Honey Badger Don't Care
- Author: Randall; Christopher Gordon
- Language: English
- Genre: Humor
- Publisher: Andrews McMeel Publishing (Hardcover edition)
- Publication date: 2011
- Publication place: United States
- Media type: Print (Hardback)
- Pages: 72
- ISBN: 978-1-4494-1965-3

= The Crazy Nastyass Honey Badger =

2011 viral video

The Crazy Nastyass Honey Badger is a YouTube viral video and Internet meme that first appeared on the Internet in January 2011. The video features commentary by a narrator identified only as "Randall", dubbed over pre-existing National Geographic Wild footage of honey badgers. Accompanying the narration is the Prelude from J. S. Bach's Cello Suite No. 6 in D major, BWV 1012. Since its release, the video has gained more than 100 million views.

==Background==
Randall stated he chose to redub the National Geographic footage because "this animal eats King Cobras, demolishes animals, and this narrator that is so boring, so I said, 'we need to spice this thing up.'" Randall also stated that he would be overjoyed if he had the honor of meeting a real honey badger. "If I met a real one, I would, probably like, let it bite my balls off if it wanted to," states Randall in a 2014 interview with Celebs Daily. Randall has also stated he first gained an interest in animals by way of his father, a cameraman for Mutual of Omaha's Wild Kingdom. While not much information has been officially released about the narrator, the New York Observer has claimed a press release for a potential television show based on the video reveals Randall as "Christopher Gordon." Gordon's Twitter account, however, lists him as Randall's assistant.

==Response==
The video received much attention in early 2011, garnering over 105 million views since its release. References to the video have appeared in American Pickers, Hot in Cleveland, and Glee, with frozen yogurt chain Red Mango offering a flavor named "Honey Badger". The video has been listed as a favorite by Taylor Swift and Olivia Wilde.
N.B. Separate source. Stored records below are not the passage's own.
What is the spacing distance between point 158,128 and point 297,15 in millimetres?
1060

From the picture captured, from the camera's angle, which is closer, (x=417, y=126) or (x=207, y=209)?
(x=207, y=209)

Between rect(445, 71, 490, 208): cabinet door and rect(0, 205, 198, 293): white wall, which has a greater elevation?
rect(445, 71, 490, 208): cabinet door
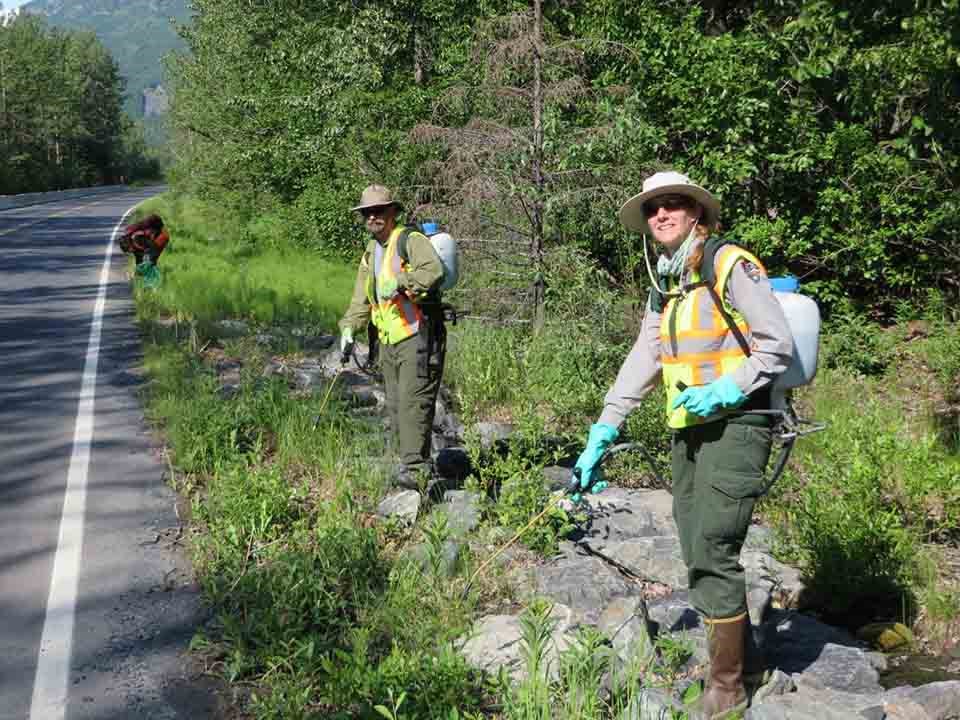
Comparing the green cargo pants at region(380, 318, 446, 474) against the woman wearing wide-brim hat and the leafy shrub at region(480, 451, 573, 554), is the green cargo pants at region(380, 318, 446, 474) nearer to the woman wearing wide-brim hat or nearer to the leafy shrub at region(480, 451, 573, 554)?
the leafy shrub at region(480, 451, 573, 554)

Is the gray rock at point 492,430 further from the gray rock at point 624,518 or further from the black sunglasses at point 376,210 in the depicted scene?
the black sunglasses at point 376,210

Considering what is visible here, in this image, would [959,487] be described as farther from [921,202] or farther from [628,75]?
[628,75]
In 2012, Randall appeared on an episode of America's Got Talent, where he narrated over footage from the show.

==Spin offs==

===Honey Badger Don't Care===
In January 2012, Andrews McMeel Publishing released a book featuring comedic commentaries about the honey badger and ten other animals. In addition to the honey badger, the book also includes chapters on the aye-aye, the Tasmanian devil, the emperor tamarin, the pink fairy armadillo, the tarsier, the opossum, the solenodon, the wombat, the American bullfrog, and the sloth. Reception to the book has been mixed to positive, with Audubon Magazine writing that the book was "memorable". Willamette Week called the book "amusing, but much of the humor of the video is lost without Randall's narration".

===Mobile app===
Collaborating with MEDL Mobile, Randall launched "The Honey Badger Don't Care" app in 2011 with an updated version relaunched in 2013. The app was made available on both the Google Play store as well as the Apple iTunes Store.

===Internet video===
In October 2020, The Lincoln Project released the online advertisement Covey Spreader, which features a voiceover by Randall. The ad is a parody of The Crazy Nastyass Honey Badger video and spotlights members of the Trump campaign who had been diagnosed with COVID-19 during the campaign.

===Television===
Randall has voiced several commercials for products such as pistachios and virtual phone systems. In 2012, Randall stated that he was developing a television show with Six Eleven Media entitled Honey Badger U. The show was planned be a mixture of live action and animation.